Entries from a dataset
※
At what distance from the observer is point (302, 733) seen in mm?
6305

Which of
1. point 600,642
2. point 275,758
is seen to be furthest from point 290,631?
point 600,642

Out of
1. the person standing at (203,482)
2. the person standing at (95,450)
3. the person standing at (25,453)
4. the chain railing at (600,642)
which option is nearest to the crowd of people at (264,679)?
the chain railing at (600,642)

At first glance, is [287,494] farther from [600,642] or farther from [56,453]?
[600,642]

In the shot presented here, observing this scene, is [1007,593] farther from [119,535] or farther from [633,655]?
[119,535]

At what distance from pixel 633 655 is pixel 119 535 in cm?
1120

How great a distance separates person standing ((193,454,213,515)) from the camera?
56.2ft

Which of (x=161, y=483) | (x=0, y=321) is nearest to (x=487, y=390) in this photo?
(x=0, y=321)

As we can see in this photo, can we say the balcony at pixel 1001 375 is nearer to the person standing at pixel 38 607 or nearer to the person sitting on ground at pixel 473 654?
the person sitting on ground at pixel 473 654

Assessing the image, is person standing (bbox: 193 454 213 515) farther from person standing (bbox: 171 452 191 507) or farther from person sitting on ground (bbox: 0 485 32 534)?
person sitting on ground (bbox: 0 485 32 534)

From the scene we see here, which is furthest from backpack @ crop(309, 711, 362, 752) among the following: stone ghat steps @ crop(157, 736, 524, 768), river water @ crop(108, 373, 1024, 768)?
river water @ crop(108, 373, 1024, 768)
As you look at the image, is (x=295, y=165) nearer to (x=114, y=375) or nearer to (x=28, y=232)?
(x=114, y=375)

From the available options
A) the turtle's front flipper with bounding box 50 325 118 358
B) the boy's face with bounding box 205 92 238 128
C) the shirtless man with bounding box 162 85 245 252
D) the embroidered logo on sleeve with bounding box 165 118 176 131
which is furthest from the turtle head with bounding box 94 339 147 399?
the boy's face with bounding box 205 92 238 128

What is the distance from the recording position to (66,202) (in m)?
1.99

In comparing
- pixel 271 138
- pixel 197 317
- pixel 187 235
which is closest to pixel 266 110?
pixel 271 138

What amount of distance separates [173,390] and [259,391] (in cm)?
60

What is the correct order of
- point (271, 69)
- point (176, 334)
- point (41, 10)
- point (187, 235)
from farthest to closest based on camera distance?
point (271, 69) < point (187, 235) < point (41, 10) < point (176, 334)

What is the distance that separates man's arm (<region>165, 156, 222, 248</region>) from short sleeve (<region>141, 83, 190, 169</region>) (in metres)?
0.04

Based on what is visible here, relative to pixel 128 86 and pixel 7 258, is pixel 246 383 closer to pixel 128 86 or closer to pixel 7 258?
※
**WHAT YOU WILL DO:**
Each line above must be reproduced exactly as it stands.

**SOLVED PROBLEM:**
At what distance from the observer is point (302, 733) seen in mm?
6305

Which of
1. point 600,642
2. point 275,758
is seen to be furthest from point 290,631?
point 600,642

Out of
1. the person standing at (203,482)
2. the person standing at (95,450)
3. the person standing at (25,453)
4. the chain railing at (600,642)
which option is nearest to the crowd of people at (264,679)?
the chain railing at (600,642)

At first glance, is [287,494] farther from [600,642] or farther from [56,453]?
[600,642]

In the shot presented here, observing this scene, is [1007,593] farther from [119,535] or farther from [633,655]?
[119,535]

At what distance from pixel 633 655 is pixel 119 535 in cm?
1120

How great a distance separates person standing ((193,454,213,515)) from the camera?
56.2ft

Which of (x=161, y=483) | (x=0, y=321) is nearest to (x=487, y=390) in this photo?
(x=0, y=321)

As we can see in this photo, can we say the balcony at pixel 1001 375 is nearer to the person standing at pixel 38 607 or nearer to the person sitting on ground at pixel 473 654?
the person sitting on ground at pixel 473 654

Assessing the image, is person standing (bbox: 193 454 213 515) farther from person standing (bbox: 171 452 191 507) or farther from person sitting on ground (bbox: 0 485 32 534)?
person sitting on ground (bbox: 0 485 32 534)

From the scene we see here, which is furthest from backpack @ crop(309, 711, 362, 752) among the following: stone ghat steps @ crop(157, 736, 524, 768), river water @ crop(108, 373, 1024, 768)?
river water @ crop(108, 373, 1024, 768)
As you look at the image, is (x=295, y=165) nearer to (x=114, y=375) or nearer to (x=28, y=232)?
(x=114, y=375)

From the available options
A) the turtle's front flipper with bounding box 50 325 118 358
B) the boy's face with bounding box 205 92 238 128
C) the shirtless man with bounding box 162 85 245 252
D) the embroidered logo on sleeve with bounding box 165 118 176 131
which is furthest from the turtle head with bounding box 94 339 147 399?
the boy's face with bounding box 205 92 238 128

What is the distance from the recording position to (66,202) (in m)?
1.99

In comparing
- pixel 271 138
- pixel 197 317
- pixel 187 235
which is closest to pixel 266 110?
pixel 271 138

What amount of distance separates [173,390] and [259,391] (in cm)?
60

What is the correct order of
- point (271, 69)
- point (176, 334)
- point (41, 10)
- point (187, 235)
from farthest to closest based on camera distance?
point (271, 69) < point (187, 235) < point (41, 10) < point (176, 334)

What is the distance that separates man's arm (<region>165, 156, 222, 248</region>) from short sleeve (<region>141, 83, 190, 169</region>) (in metres)?
0.04

Based on what is visible here, relative to pixel 128 86 and pixel 7 258, is pixel 246 383 closer to pixel 128 86 or closer to pixel 7 258?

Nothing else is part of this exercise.